In summary, the AtEase trial is testing a product with an unknown effect size using a relatively unknown scale in a difficult to treat population. That said, given all of these unknowns and the fact that this is essentially a proof-of-concept trial, a p-value that comes close to statistical significance may be a win as a subsequent trial may be able to hit significance through some trial design enhancements and greater power. If AtEase does hit significance, Tonix is likely to apply for accelerated approval and we believe it would need to run a second confirmatory trial prior to FDA approval.
Commercially, if TNX-102 SL is shown to be effective in PTSD, it should be able to have meaningful sales given the size of the population, even when you adjust for those who are successfully being treated by SSRI therapy and those unwilling to seek treatment. We are currently assuming $113m in sales to the military-related PTSD market and $690m to the rest ($803m in total). These estimates assume that TNX-102 SL is able to capture 10% of the PTSD market (c 2% of the total patient population) that is refractory to SSRIs and with a price of $6 per pill at launch. We are currently assuming that Tonix will find a strategic partner to commercialize TNX-102 SL in PTSD with a focus on those that currently fail SSRI therapy.

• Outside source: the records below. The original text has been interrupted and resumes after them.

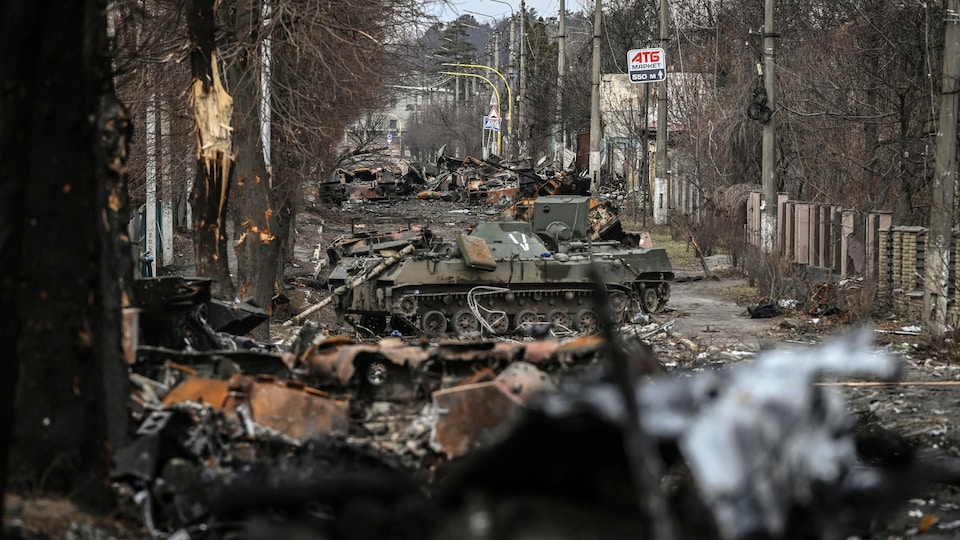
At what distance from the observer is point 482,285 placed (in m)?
19.5

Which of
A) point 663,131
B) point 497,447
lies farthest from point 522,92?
point 497,447

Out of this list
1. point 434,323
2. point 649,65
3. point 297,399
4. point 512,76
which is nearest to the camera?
point 297,399

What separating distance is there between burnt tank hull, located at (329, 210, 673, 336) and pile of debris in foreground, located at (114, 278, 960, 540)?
376 inches

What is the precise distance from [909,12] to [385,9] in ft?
33.9

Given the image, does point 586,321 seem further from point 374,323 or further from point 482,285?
point 374,323

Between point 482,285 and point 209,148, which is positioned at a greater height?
point 209,148

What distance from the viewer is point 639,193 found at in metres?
44.8

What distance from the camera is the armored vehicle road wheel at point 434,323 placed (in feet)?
63.4

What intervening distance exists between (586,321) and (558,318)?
0.46 meters

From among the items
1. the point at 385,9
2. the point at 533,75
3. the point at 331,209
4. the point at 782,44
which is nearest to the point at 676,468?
the point at 385,9

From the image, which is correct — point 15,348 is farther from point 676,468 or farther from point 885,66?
point 885,66

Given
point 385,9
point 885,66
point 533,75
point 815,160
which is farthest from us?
point 533,75

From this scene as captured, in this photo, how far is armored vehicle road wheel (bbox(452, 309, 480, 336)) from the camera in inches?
767

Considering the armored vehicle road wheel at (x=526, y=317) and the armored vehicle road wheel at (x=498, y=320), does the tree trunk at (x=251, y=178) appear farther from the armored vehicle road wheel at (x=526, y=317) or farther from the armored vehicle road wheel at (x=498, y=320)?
the armored vehicle road wheel at (x=526, y=317)
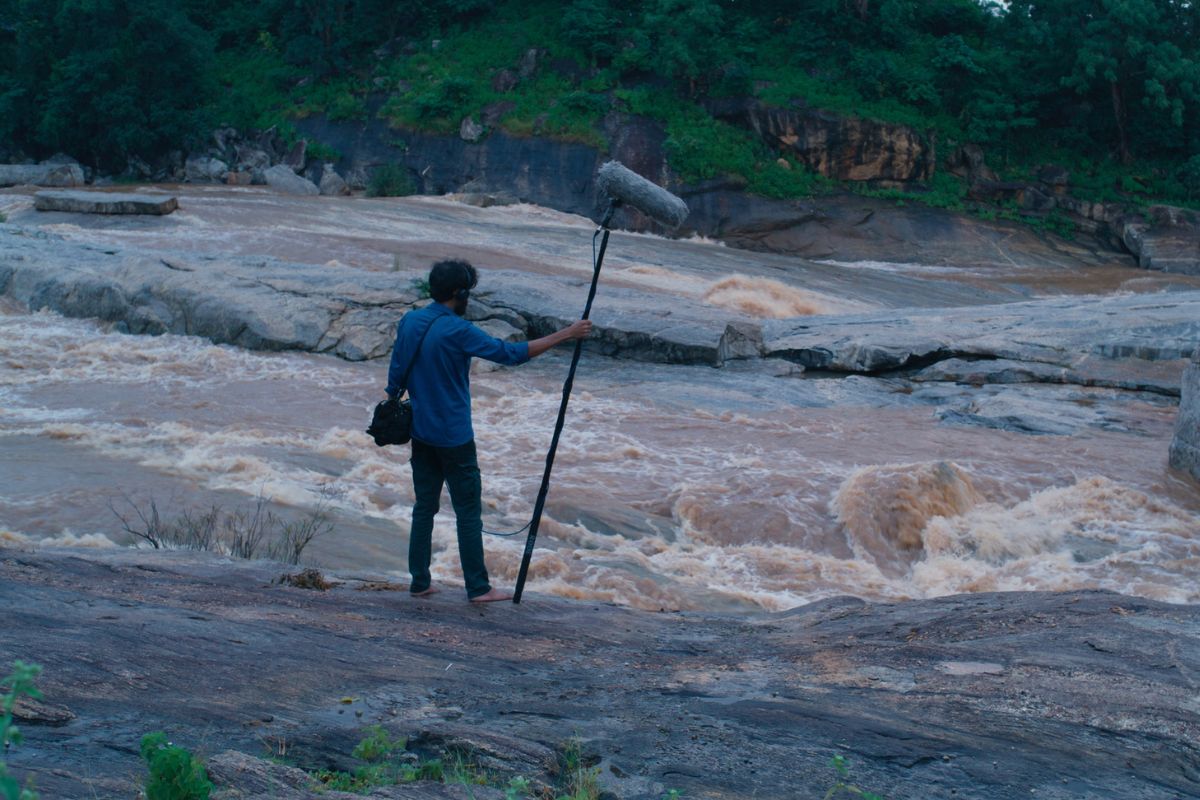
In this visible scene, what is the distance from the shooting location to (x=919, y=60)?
36656mm

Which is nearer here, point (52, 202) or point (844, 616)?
point (844, 616)

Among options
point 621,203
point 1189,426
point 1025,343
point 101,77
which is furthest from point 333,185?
point 621,203

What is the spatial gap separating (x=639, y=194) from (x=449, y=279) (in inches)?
37.0

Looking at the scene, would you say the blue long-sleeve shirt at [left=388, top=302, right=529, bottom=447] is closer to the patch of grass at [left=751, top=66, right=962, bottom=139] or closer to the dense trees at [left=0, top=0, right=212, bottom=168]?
the patch of grass at [left=751, top=66, right=962, bottom=139]

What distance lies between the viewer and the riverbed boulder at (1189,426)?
966 cm

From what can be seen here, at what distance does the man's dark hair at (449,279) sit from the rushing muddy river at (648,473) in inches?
106

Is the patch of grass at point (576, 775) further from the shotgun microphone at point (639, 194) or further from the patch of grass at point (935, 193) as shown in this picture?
the patch of grass at point (935, 193)

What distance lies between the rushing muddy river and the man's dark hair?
8.85 ft

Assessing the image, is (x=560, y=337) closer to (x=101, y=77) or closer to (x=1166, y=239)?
(x=1166, y=239)

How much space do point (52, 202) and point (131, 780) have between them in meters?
21.3

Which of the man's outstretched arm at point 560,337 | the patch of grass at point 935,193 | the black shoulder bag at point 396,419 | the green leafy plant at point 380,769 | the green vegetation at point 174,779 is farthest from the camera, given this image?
the patch of grass at point 935,193

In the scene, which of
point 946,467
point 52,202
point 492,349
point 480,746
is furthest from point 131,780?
point 52,202

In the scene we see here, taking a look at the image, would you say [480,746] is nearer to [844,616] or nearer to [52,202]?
[844,616]

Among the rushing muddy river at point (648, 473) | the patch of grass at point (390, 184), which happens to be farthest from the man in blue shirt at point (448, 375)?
the patch of grass at point (390, 184)
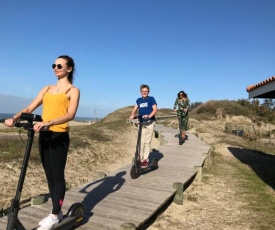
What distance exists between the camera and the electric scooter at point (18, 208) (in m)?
3.23

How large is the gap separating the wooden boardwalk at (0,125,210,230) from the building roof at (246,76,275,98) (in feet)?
11.1

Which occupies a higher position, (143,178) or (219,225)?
(143,178)

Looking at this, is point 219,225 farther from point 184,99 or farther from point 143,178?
point 184,99

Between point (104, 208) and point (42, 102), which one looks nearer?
point (42, 102)

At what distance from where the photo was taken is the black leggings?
373cm

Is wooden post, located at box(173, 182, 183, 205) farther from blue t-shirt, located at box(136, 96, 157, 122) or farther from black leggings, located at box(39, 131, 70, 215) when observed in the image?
black leggings, located at box(39, 131, 70, 215)

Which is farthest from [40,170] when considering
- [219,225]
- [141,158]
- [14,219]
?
[14,219]

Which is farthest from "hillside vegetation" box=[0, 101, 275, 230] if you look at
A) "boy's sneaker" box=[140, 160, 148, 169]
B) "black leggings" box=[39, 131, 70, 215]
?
"boy's sneaker" box=[140, 160, 148, 169]

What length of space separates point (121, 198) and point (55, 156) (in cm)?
263

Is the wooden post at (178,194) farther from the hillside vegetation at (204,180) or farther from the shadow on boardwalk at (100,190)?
the shadow on boardwalk at (100,190)

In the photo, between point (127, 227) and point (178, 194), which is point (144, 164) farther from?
point (127, 227)

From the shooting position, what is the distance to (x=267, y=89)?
9.61m

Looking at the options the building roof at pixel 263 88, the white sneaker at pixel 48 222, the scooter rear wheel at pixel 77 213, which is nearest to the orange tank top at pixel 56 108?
the white sneaker at pixel 48 222

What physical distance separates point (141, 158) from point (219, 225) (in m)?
2.90
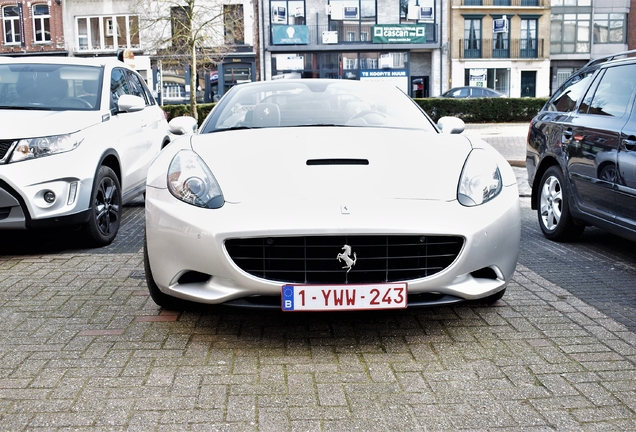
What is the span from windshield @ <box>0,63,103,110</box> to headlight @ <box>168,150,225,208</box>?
3126 millimetres

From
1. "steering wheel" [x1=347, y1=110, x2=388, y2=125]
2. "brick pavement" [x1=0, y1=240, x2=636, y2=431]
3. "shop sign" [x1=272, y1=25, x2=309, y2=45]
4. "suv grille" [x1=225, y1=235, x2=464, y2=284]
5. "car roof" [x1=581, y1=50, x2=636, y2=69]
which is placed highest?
"shop sign" [x1=272, y1=25, x2=309, y2=45]

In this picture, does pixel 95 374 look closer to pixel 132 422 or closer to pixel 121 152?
pixel 132 422

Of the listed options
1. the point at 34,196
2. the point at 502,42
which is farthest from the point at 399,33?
the point at 34,196

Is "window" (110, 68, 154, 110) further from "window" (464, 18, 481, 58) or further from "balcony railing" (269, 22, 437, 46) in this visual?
"window" (464, 18, 481, 58)

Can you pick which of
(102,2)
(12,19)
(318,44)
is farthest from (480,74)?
(12,19)

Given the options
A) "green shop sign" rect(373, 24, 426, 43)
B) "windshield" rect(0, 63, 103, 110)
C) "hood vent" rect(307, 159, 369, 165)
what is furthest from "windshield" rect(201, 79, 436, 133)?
"green shop sign" rect(373, 24, 426, 43)

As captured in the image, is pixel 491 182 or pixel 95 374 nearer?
→ pixel 95 374

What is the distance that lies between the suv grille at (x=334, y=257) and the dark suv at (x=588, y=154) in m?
2.36

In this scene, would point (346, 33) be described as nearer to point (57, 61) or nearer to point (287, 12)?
point (287, 12)

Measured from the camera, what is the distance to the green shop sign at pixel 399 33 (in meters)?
42.2

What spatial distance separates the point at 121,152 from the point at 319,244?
4.01m

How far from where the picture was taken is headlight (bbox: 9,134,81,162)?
18.4ft

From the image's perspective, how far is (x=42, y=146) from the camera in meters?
5.71

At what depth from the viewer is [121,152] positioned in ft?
22.5
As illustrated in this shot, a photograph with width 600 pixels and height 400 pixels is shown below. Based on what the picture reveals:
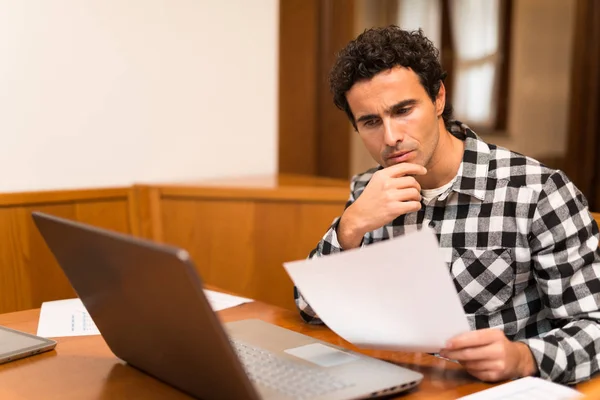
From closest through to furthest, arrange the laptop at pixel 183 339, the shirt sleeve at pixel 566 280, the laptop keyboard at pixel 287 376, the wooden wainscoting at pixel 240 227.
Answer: the laptop at pixel 183 339 → the laptop keyboard at pixel 287 376 → the shirt sleeve at pixel 566 280 → the wooden wainscoting at pixel 240 227

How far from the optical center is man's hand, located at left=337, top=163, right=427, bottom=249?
117cm

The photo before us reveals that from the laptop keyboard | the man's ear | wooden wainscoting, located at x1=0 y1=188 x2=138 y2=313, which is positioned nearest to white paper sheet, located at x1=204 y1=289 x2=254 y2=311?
the laptop keyboard

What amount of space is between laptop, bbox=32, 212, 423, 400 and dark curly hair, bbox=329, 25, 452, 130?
510 millimetres

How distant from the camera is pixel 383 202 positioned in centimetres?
117

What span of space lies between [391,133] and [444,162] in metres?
0.13

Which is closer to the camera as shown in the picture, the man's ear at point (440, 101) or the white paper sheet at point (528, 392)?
the white paper sheet at point (528, 392)

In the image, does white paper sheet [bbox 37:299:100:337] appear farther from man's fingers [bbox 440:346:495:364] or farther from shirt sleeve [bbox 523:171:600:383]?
shirt sleeve [bbox 523:171:600:383]

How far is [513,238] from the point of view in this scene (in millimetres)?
1182

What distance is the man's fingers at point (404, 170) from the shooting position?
3.93 ft

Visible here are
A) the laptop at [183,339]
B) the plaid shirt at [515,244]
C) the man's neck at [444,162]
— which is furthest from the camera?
the man's neck at [444,162]

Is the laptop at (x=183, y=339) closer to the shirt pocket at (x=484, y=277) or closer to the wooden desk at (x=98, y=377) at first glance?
the wooden desk at (x=98, y=377)

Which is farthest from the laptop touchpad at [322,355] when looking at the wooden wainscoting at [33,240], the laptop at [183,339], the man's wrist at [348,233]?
the wooden wainscoting at [33,240]

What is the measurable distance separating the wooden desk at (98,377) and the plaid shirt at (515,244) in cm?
20

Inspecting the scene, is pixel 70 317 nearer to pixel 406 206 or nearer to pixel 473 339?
pixel 406 206
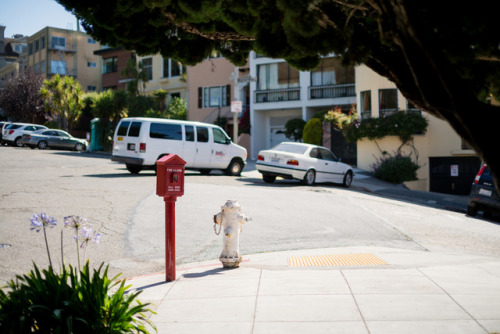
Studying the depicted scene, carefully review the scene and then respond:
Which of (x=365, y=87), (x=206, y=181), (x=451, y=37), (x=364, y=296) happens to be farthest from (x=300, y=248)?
(x=365, y=87)

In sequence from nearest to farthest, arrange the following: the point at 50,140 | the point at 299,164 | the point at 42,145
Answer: the point at 299,164 → the point at 42,145 → the point at 50,140

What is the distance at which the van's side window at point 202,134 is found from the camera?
815 inches

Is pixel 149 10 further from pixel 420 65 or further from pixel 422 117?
pixel 422 117

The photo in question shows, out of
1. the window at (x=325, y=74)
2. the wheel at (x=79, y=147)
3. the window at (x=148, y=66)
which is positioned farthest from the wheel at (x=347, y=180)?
the window at (x=148, y=66)

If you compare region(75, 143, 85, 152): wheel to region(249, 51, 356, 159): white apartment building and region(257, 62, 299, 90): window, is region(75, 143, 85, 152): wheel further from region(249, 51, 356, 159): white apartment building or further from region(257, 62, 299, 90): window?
region(257, 62, 299, 90): window

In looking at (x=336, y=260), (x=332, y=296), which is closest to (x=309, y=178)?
(x=336, y=260)

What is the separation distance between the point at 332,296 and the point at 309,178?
1360cm

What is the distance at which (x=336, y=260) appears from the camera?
8.41m

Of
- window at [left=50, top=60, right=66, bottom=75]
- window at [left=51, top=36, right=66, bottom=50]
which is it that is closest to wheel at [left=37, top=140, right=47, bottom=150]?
window at [left=50, top=60, right=66, bottom=75]

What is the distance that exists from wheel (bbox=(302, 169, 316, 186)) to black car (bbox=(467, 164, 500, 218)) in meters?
5.96

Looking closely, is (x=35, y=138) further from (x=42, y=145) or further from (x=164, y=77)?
(x=164, y=77)

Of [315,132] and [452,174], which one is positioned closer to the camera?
[452,174]

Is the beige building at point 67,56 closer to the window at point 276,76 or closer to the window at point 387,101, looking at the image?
the window at point 276,76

Tension headache program discontinued
Until recently, Tonix had been investigating TNX-201 for the treatment of ETTH in a Phase II clinical trial. Tonix announced in February 2016 that the clinical trial failed to meet its endpoints and that it would discontinue development of the compound. The 147-person trial had three different primary endpoints with progressively more permissive requirements: resolution of headache pain, 70% reduction in pain on the Visual Analog Scale (VAS), or improvement from baseline on the VAS. None of these endpoints reached statistical significance and the company did not provide any more detail on the outcomes. It stated that TNX-201 was very well tolerated, but the failure of the trial and the company’s decision to discontinue the program strongly suggest that the compound has little clinical utility. The result raises some questions considering that TNX-201 is the R-isomer of isometheptene mucate, which has been marketed in combination with acetaminophen and dichloralphenazone (under the brand Midrin) for the treatment of tension and vascular headaches. However, the compound never underwent FDA approval as it was grandfathered in 1962. It is unclear at this point where this molecule failed, given the lack of information regarding its activity. Regardless, we have removed all forecasts related to TNX-201 from our model.